**DATA FOR THE TASK:**
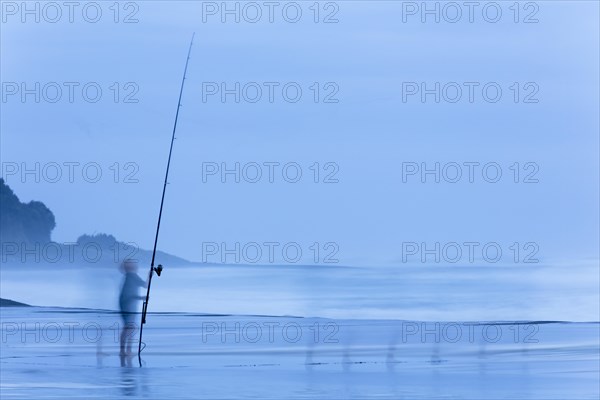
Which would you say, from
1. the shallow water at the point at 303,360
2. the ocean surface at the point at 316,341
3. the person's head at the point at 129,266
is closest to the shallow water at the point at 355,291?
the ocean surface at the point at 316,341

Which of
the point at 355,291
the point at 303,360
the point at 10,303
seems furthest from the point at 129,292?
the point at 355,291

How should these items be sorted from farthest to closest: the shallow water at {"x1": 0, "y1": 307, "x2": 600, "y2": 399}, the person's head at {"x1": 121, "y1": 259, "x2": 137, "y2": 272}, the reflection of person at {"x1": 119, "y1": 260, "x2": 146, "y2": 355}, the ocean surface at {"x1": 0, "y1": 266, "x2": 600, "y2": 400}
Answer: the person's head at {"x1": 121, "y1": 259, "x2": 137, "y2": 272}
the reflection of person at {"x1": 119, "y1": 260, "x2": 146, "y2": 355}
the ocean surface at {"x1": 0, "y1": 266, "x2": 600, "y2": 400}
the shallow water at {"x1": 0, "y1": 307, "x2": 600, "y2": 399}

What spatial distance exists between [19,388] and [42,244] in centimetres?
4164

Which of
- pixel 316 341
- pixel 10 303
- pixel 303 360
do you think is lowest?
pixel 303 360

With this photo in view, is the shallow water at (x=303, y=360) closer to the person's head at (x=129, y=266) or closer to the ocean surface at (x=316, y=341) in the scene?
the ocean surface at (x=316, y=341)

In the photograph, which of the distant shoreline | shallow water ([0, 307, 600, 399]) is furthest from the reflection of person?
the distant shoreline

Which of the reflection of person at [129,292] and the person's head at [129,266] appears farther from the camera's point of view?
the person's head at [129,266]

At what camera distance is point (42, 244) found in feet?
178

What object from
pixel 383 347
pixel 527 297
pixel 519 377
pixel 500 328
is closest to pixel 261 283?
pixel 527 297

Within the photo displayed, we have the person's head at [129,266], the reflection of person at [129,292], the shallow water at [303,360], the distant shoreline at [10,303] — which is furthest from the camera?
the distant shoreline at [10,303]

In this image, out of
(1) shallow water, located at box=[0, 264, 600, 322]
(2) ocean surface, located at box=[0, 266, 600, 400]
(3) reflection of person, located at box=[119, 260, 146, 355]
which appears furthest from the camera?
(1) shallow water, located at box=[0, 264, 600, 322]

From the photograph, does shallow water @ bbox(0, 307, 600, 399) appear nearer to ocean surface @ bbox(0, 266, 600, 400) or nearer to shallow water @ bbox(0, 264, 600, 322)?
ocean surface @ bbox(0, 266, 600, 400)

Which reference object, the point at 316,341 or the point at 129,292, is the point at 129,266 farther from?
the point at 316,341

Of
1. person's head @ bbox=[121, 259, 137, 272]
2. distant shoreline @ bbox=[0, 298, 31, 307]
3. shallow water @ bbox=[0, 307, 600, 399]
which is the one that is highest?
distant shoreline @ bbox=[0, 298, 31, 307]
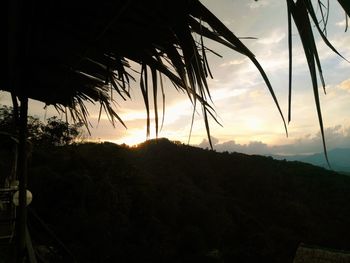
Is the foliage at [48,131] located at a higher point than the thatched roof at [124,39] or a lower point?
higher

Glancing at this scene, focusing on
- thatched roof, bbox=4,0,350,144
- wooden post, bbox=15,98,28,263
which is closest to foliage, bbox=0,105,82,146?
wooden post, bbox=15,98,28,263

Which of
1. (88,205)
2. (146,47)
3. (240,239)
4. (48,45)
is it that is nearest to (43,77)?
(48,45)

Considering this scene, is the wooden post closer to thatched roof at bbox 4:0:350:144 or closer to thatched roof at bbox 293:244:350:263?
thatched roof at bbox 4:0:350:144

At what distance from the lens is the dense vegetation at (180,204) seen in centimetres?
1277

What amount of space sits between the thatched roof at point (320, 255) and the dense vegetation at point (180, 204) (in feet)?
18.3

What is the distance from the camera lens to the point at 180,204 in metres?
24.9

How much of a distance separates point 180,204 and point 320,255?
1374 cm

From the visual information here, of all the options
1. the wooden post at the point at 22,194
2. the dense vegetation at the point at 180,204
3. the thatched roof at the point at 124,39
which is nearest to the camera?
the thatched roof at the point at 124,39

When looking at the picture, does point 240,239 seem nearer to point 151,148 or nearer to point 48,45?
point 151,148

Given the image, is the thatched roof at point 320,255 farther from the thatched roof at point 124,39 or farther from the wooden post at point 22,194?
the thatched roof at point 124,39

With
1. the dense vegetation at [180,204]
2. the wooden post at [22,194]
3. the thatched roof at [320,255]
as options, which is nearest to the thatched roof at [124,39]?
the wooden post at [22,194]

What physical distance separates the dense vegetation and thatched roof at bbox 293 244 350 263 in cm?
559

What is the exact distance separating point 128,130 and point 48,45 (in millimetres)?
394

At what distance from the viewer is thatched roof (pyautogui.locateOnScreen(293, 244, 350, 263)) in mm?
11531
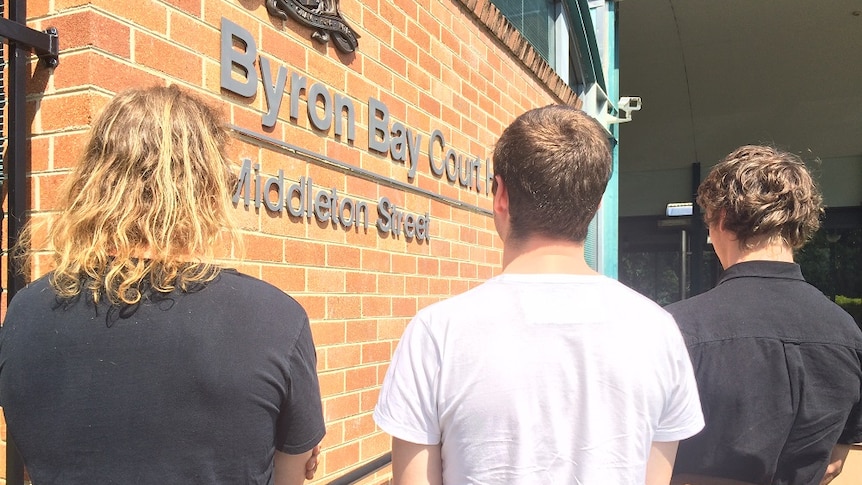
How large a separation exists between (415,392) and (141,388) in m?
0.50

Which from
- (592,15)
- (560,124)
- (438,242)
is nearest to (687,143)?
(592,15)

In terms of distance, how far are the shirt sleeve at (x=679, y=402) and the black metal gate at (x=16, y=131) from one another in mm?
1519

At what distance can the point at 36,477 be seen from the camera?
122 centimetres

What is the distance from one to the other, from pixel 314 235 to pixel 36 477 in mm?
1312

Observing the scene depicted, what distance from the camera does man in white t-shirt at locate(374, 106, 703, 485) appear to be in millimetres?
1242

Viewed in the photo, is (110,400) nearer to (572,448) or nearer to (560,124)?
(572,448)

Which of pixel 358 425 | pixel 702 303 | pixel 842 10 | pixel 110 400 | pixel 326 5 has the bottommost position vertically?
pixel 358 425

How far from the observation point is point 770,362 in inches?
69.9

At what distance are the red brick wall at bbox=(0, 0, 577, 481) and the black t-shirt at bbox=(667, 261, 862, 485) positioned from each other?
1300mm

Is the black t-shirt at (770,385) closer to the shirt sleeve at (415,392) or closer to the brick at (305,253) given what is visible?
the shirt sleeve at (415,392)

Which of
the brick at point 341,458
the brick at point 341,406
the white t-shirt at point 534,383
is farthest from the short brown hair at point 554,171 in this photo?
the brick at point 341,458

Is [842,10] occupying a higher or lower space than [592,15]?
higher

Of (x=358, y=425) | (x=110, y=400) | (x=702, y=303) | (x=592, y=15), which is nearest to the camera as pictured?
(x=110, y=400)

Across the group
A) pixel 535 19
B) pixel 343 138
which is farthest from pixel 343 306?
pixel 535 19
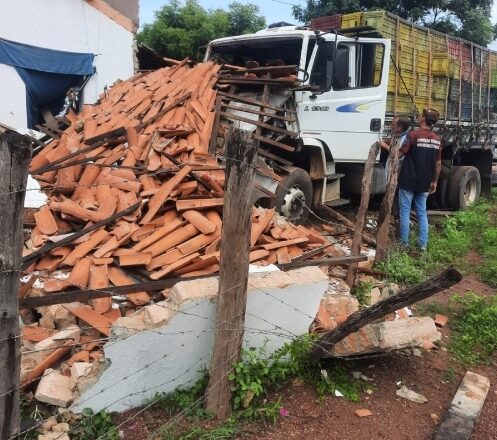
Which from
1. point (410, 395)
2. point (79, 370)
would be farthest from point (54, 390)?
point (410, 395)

**WHAT TO DO:** How many of the lines above contain the word "between"? Reply with the number alone.

**SOLUTION TO THE PROBLEM:** 3